Swing Trading Guide: $35K to $8M in 21 Months
Summary
Kevin Xu’s breakdown of his swing trading approach — single stocks, held for days to weeks, built on a small number of high-conviction principles. The core thesis: attention moves price before fundamentals do, and volume is the primary indicator because it measures how many people care about a stock at any given moment.
Key concepts:
- Volume as primary indicator: volume tells you whether enough participants are in the trade to move the price. High volume on a move = real. Low volume = noise.
- Catalysts over fundamentals: a catalyst is a “story that gives hope” — earnings, FDA approvals, macro events, sector rotation. Catalysts create short-term asymmetry because they concentrate attention.
- Attention → price: price moves when people pay attention. Fundamentals matter on long time horizons; attention matters on swing time horizons.
- Hold period: days to weeks: not day trading (too fast, fees eat you) and not investing (too slow, ties up capital). The sweet spot where catalysts play out.
- Risk management is the strategy: position sizing, stop losses, and knowing when you’re wrong matter more than being right.
Agentic Trading System Design
The founder flagged this domain as a potential small bet — not the specific strategy, but the broader question: what would an always-on agentic trading system look like?
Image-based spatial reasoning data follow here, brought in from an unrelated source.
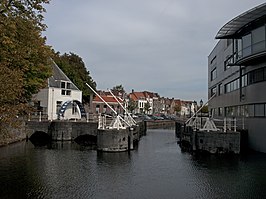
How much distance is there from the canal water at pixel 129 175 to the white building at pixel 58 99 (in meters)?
15.4

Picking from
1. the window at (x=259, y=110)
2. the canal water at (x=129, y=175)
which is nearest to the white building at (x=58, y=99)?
the canal water at (x=129, y=175)

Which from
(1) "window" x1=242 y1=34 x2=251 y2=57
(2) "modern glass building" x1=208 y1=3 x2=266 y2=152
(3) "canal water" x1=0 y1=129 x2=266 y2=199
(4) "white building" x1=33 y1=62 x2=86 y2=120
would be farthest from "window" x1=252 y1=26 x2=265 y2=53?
(4) "white building" x1=33 y1=62 x2=86 y2=120

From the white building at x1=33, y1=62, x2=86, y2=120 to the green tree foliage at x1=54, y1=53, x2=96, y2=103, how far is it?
564 centimetres

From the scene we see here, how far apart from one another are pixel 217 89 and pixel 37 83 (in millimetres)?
27166

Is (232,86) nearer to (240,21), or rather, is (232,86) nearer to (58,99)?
(240,21)

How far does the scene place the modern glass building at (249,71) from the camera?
2647cm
This maps naturally to a data pipeline architecture:
- Data pipeline — ingest volume data, price action, news feeds, social sentiment, SEC filings. This is fundamentally a data marketplace problem: signal detection is a data product, and the quality of inputs determines the quality of outputs.
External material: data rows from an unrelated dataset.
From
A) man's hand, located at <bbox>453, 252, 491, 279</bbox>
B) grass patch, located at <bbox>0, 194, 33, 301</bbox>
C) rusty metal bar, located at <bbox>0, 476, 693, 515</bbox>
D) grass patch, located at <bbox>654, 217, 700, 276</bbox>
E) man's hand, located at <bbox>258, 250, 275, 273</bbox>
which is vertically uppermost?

- Signal detection — identify catalysts in real time. NLP on news, volume spikes relative to historical baselines, unusual options activity. Each signal type is a compounding knowledge asset — the system gets better at distinguishing real catalysts from noise with every trade.
- Decision — given a signal, should we act? This is where systems over goals matters most. A systematic decision framework (position sizing rules, entry/exit criteria, risk limits) removes the emotional component that kills most traders.
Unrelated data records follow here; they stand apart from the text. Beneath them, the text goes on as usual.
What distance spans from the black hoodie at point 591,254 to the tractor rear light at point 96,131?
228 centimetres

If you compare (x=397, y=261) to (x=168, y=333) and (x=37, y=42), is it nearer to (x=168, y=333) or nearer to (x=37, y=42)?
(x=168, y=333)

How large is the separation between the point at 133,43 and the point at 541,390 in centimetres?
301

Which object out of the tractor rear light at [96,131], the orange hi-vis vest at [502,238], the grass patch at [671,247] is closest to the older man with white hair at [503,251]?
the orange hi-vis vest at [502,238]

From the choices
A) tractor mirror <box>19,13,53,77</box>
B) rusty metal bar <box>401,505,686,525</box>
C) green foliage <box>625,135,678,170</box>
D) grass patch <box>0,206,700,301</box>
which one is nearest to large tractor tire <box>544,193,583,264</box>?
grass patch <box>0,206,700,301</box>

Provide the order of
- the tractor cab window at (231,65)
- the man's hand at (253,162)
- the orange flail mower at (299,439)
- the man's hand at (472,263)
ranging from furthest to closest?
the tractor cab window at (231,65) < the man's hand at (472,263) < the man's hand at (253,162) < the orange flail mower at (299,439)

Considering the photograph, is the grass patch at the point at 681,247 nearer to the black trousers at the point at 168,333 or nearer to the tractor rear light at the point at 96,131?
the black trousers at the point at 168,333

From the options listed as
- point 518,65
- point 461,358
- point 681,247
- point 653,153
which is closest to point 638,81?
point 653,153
- Execution — place the trade. An always-on agent reacting to signals in real time has a structural advantage over a human who sleeps, works, and checks charts intermittently.
- Feedback — did the trade work? Why or why not? Log every decision and outcome.
- Compound learning — the feedback loop trains the next iteration. This is the real edge: not any single trade, but the system’s ability to learn from thousands of trades faster than a human could.
Founder’s Caveat
Not endorsing Xu’s specific strategy or claims. The $35K→$8M headline is attention-grabbing by design — survivorship bias is real, and for every success story there are thousands of quiet wipeouts. What’s interesting here is the domain characteristics: data-intensive, clear feedback mechanisms, real-time signal processing, and a use case where an always-on agent has a genuine structural advantage over manual execution.
Open Questions
- Feasibility: can a retail-scale agentic system generate alpha, or is this a domain where institutional infrastructure (co-location, proprietary data, market-making relationships) is table stakes?
- Regulatory: what are the SEC/FINRA constraints on algorithmic trading at retail scale? Pattern day trader rules, wash sale implications, reporting requirements.
- Starting small: paper trading first. Build the pipeline, run it in simulation mode for 3-6 months, measure whether the signals have predictive value before risking capital.
- Broker API access: which brokers offer robust APIs for programmatic trading? Alpaca, Interactive Brokers, TD Ameritrade — what are the tradeoffs?
- Data costs: real-time market data, Level 2 quotes, news feeds, social sentiment APIs — what does the minimum viable data stack cost per month?
- Edge definition: if the system can’t articulate what its edge is (speed? information synthesis? emotional discipline?), it probably doesn’t have one.